A Labour spokesperson has warned that the British government must put pressure on the UN Security Council to ensure vital cross-border aid reaches millions of people in Syria amidst the coronavirus pandemic, or cause ‘unimaginable’ damage.
The UN Security Council voted to renew the Syrian humanitarian mission last December, but halved the number of crossing points into the country from four to two, in order to avoid a veto by Russia.
It also limited renewing the humanitarian operation from a year, as it had done in the past, to six months.
As well privations from nine years of war, Syria has begun to suffer as a result of the Covid-19 pandemic.

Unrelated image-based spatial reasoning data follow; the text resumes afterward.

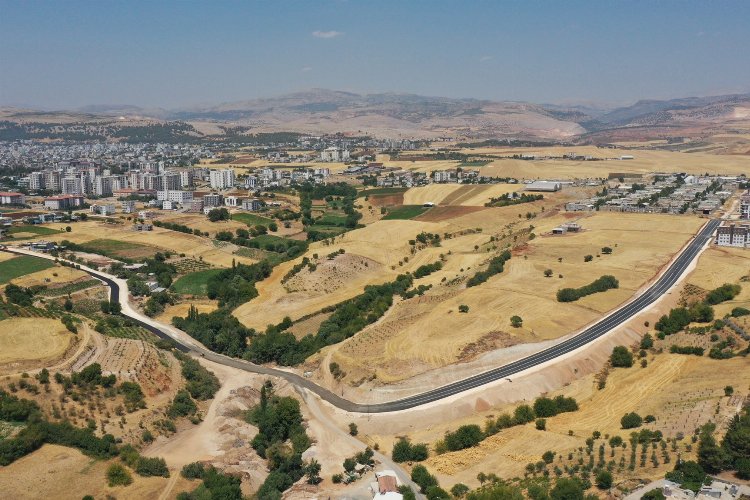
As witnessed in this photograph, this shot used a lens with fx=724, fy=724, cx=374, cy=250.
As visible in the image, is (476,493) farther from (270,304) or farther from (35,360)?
(270,304)

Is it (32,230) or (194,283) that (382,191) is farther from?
(194,283)

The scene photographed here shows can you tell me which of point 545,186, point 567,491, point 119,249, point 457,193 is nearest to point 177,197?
point 119,249

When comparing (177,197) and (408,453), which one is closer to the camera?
(408,453)

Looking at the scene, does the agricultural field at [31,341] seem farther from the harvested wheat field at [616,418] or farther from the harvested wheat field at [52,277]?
the harvested wheat field at [52,277]

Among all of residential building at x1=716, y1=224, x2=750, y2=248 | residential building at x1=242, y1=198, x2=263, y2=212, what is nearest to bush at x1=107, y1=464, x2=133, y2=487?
residential building at x1=716, y1=224, x2=750, y2=248

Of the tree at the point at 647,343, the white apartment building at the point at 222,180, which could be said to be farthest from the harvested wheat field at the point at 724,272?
the white apartment building at the point at 222,180

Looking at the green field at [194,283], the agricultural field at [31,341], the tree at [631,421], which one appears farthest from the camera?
the green field at [194,283]
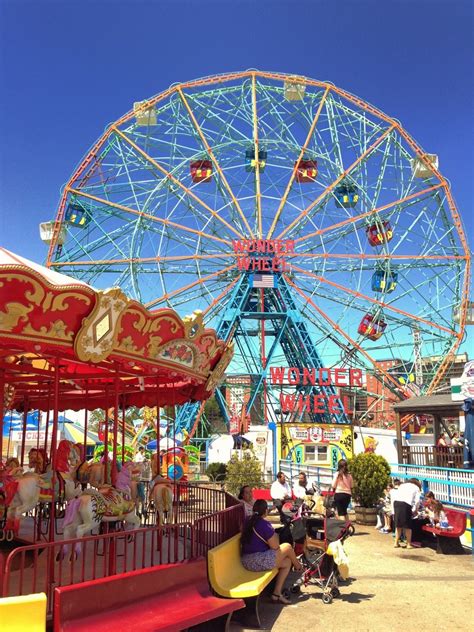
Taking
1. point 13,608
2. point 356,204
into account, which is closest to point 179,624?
point 13,608

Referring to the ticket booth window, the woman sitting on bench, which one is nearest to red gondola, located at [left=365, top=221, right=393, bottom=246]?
the ticket booth window

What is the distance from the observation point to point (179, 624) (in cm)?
513

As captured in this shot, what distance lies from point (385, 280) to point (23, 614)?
23317 mm

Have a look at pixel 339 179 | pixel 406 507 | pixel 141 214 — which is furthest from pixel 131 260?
pixel 406 507

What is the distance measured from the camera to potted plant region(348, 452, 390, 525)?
40.0ft

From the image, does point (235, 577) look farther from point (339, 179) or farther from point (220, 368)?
point (339, 179)

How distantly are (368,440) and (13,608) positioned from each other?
19.4 metres

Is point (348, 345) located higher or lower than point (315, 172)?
lower

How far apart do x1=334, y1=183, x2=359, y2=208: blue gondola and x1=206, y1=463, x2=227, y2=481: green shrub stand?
510 inches

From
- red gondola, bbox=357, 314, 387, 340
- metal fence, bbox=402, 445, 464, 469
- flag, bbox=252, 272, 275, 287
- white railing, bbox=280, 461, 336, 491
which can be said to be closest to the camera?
metal fence, bbox=402, 445, 464, 469

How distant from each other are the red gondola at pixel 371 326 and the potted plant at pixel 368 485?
45.6 feet

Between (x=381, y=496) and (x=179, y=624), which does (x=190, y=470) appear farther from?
(x=179, y=624)

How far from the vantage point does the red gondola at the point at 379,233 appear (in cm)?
2602

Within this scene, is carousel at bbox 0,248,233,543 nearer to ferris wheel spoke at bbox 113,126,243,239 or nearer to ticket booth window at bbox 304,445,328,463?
ticket booth window at bbox 304,445,328,463
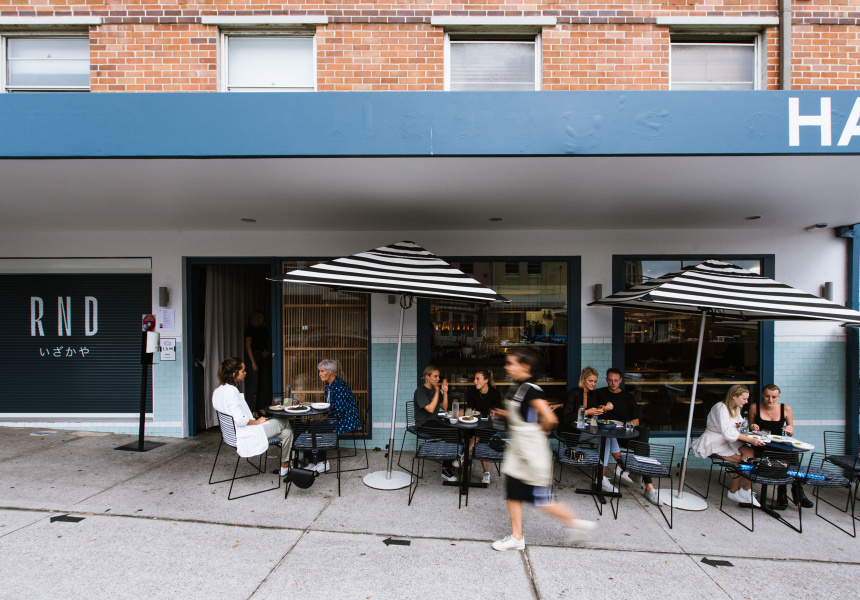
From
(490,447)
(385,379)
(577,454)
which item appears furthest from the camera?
(385,379)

According to the World Health Organisation (WHO), fewer than two-thirds of the country’s hospitals are operational, and 70 per cent of healthcare workers have fled the country.
Two crossings from Turkey, to access people in North-West Syria, are currently open. But the situation is particularly hazardous for people trapped in Idlib and North -East Syria, where the last rebel held area is surrounded by Assad regime forces.
The International Committee of the Red Cross (ICRC) has warned that testing for coronavirus in the area is hugely difficult, and physical distancing impossible in the vast displacement camps.
Anna McMorrin, Labour’s spokesperson for International Development, said conditions are deteriorating and becoming more perilous while two crossings, from Iraq and Jordan, remains closed and the UN deadline of 10 July for renewing the mission draws closer.
In a letter to Anne-Marie Trevelyan, the Secretary of State for International Development, Ms McMorrin said: “I am urging you to ensure the UK uses its global influence to push the UN Security Council to renew and expand the current resolution.
“The omission of UN Security Council support for the renewal of two crossings at Al Yarubiyah and Al Ramtha, bordering Iraq and Jordan respectively, in north-east Syria is already significantly the ability of the UN, partners and humanitarian agencies to continue to provide aid to populations in need.
“If the UN Security Council resolution is not renewed in July, and the UN, partners and humanitarian organisations are forced to stop the two border crossings into North West Syria, the damage to our humanitarian response would be catastrophic. Similarly, if the two border crossings into north-east Syria are not authorised, the humanitarian cost would be unimaginable.”
The shadow minister said she also wanted to stress the urgent need to protect the vulnerable communities from the pandemic, pointing out: “Currently the only way the international community can take action to prepare, prevent and respond to Covid-19 is through cross-border aid … global leaders cannot allow the incubation of the virus, which threatens the lives of most vulnerable and may also jeopardise the health of citizens at home if a second wave stemming from low-income and fragile nations is the result of our inaction.”
More than 2.7 million people in north-western Syria and 1.3 million in the north-east rely on aid from the cross-border operation, according to UN calculations. The Security Council approval is needed for it to take place as the Damascus regime has withheld consent for the deliveries.
During last vote, Karen Pearce, Britain’s ambassador to the UN, accused Russia of politicising the vote on behalf of its allies, the Syrian government.
She said: “Syrian people have seen many sad days since 2011, but this day is potentially one of the saddest because it is the first time that a Security Council member has chosen to play politics with humanitarian assistance, Russia is playing dice with the lives of the Syrian people in the northeast.”
But Russian U.N. Ambassador Vassily Nebenzia insisted: “All these cries about imminent catastrophe, disaster, which northeast faces if we close one cross-border point is totally irrelevant because humanitarian assistance to that region is coming from within Syria.”